» Raw records

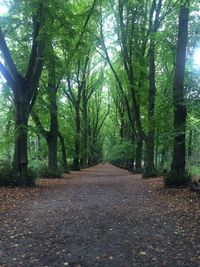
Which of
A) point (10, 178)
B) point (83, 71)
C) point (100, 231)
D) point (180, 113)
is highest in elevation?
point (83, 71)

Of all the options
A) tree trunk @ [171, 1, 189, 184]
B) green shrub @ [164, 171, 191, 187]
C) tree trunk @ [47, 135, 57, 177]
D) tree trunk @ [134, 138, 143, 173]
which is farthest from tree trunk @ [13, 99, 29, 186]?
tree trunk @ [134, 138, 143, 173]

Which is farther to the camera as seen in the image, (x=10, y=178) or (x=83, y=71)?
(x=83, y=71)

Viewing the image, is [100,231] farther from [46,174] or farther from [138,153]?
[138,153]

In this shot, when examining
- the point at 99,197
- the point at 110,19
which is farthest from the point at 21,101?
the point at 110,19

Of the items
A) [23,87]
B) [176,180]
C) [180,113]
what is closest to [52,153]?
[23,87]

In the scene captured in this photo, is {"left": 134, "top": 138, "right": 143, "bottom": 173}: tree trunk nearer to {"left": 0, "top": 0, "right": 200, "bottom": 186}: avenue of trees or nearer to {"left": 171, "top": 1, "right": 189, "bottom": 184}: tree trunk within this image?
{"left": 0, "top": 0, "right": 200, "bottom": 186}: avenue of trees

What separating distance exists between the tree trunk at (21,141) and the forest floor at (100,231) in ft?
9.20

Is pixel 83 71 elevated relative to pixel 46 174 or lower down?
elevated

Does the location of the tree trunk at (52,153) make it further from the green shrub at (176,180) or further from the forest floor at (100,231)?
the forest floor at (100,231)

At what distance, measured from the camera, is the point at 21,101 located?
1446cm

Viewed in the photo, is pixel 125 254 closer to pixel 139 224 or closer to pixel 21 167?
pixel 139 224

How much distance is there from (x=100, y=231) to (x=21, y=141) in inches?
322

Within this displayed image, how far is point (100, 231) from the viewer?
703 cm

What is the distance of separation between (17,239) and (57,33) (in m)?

» What you are asked to do
Only the lines from the one holding "What separating distance" through the end of the listing should be given again, exactly and with both ends included.

» Result below
What separating distance exists between the tree trunk at (21,141) and the forest floor at (100,231) in ft?
9.20

Is pixel 83 71 elevated relative to pixel 46 174 or lower down?
elevated

Does the location of the tree trunk at (52,153) make it further from the green shrub at (176,180) or further from the forest floor at (100,231)?
the forest floor at (100,231)

At what distance, measured from the camera, is the point at 21,101 located?
1446cm

Viewed in the photo, is pixel 125 254 closer to pixel 139 224 or closer to pixel 21 167?
pixel 139 224

How much distance is there from (x=100, y=231) to (x=21, y=141) in inches?
322

Within this displayed image, how far is point (100, 231) from the viewer?
703 cm

What is the distance of separation between (17,239) and (57,33) (in m)?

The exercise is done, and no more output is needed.